The Senate Finance Committee has released language on the 45Z tax credit and it is similar in many ways to the House version, but there are a few notable differences.
Senate Bill Similarities
Mitchell Hora, CEO of Continuum Ag says, “They kept the extension to 2031, they kept the reduction of the indirect land use change component, which helps all U .S. biofuels producers.”
Biggest Difference in Transferability of Credits to Get Revenues Down to Farmers
However, at first glance he thinks the Senate language looks more favorable than the House. The biggest difference is the Senate version doesn’t include the House language which terminates transferability after 2027.
Troy Bredenkamp. senior vice president of Government & Public Affairs for the Renewable Fuels Association says,
“So the Senate version includes transferability of the 45Z tax credit now through 2031. That’s certainly one of the big changes for us and one that’s very favorable.”
Hora adds, “It’s incredibly important, especially for some of those farmer owned ethanol plants are smaller producers, folks that transferring meaning re-seller broker out the finalized tax credits, being able to monetize it through those markets.”

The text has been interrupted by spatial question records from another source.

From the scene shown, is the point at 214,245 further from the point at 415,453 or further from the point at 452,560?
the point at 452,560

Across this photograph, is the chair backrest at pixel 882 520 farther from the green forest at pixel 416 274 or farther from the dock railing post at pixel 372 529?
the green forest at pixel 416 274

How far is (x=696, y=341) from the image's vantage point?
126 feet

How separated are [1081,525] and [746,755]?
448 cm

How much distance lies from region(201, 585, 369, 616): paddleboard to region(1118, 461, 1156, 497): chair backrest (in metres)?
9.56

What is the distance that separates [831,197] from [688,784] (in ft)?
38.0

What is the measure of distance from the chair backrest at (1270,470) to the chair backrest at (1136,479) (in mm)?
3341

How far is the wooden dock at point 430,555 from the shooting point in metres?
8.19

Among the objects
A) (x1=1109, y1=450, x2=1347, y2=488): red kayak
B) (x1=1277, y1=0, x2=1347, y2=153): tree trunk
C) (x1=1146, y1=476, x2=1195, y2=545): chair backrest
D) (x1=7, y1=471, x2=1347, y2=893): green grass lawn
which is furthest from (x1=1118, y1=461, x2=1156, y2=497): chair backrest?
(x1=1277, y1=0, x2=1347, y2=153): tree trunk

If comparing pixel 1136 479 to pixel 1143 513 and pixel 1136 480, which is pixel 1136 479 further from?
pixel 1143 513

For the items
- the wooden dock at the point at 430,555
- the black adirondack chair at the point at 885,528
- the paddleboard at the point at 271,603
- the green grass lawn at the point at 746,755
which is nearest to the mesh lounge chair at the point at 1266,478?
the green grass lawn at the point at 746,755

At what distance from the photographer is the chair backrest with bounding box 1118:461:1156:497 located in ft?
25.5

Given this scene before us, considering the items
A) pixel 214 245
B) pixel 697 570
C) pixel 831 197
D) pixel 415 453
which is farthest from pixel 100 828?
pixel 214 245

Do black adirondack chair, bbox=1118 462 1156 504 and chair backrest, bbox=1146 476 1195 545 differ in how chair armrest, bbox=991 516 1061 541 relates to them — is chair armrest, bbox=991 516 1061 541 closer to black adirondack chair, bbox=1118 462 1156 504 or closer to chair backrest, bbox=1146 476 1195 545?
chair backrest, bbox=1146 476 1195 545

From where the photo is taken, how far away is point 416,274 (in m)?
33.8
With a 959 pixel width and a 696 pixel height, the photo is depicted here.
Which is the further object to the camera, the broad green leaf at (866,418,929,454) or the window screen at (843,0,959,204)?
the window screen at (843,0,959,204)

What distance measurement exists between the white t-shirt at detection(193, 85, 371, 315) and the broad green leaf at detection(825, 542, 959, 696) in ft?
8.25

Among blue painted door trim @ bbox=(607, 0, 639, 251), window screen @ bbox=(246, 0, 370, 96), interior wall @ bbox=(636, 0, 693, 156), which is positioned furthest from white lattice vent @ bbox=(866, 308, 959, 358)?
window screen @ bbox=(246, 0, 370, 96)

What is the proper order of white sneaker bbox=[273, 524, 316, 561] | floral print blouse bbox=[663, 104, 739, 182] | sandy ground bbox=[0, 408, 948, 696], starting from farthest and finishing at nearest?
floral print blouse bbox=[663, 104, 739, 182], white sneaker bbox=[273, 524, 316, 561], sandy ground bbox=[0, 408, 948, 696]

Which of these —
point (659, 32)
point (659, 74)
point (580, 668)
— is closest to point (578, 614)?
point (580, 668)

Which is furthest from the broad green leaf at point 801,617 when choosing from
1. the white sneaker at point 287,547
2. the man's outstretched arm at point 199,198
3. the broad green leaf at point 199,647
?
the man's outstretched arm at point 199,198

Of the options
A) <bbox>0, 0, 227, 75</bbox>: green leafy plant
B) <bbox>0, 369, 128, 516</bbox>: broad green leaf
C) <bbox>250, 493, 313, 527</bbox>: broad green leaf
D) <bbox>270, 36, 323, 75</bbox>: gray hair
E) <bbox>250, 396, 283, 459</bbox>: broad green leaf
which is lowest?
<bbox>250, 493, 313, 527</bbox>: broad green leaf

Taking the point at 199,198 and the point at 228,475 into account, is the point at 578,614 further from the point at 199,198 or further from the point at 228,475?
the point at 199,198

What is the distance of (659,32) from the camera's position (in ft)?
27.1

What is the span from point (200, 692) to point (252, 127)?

And Hora further explains its part of getting revenue down to the farmer. “Likely how this will work is the farmer will get paid a premium for their data, whether directly associated with the crop or indirectly associated with the crop.”
Foreign Feed Stock Treatment
Another variance, the House bill prevented the credit from applying to fuels made with feed stocks outside the U.S., Canada or Mexico, such as Used Cooking Oil (UCO) from China. The Senate version provides a reduced credit.
Bredenkamp says, “This one took a little different approach. It only gives a foreign feed stock an 80% tax credit value. So that’s how they chose to differentiate.”
The American Soybean Association is opposing this provision, as president Caleb Ragland says they prefer to have foreign feed stock excluded from any U.S. biofuels tax credit.
Credit Value for SAF Cut
Also, the credit value for sustainable aviation fuel (SAF) would drop from $1.75 to $1.00, equalizing the value for all eligible fuel types.
Bredenkamp says this will :That will certainly have a cooling effect on SAF and without a doubt, really backing that from $1.75 back to $1.00 is going to have a real negative impact I think in terms of progress made on sustainable aviation fuel.”
Plus, The Senate version extends the 40B credit for SAF to fuels sold between Dec. 31, 2024, and the end of September.
The Senate and House versions will now be conferenced together before heading on to be part of the big beautiful bill.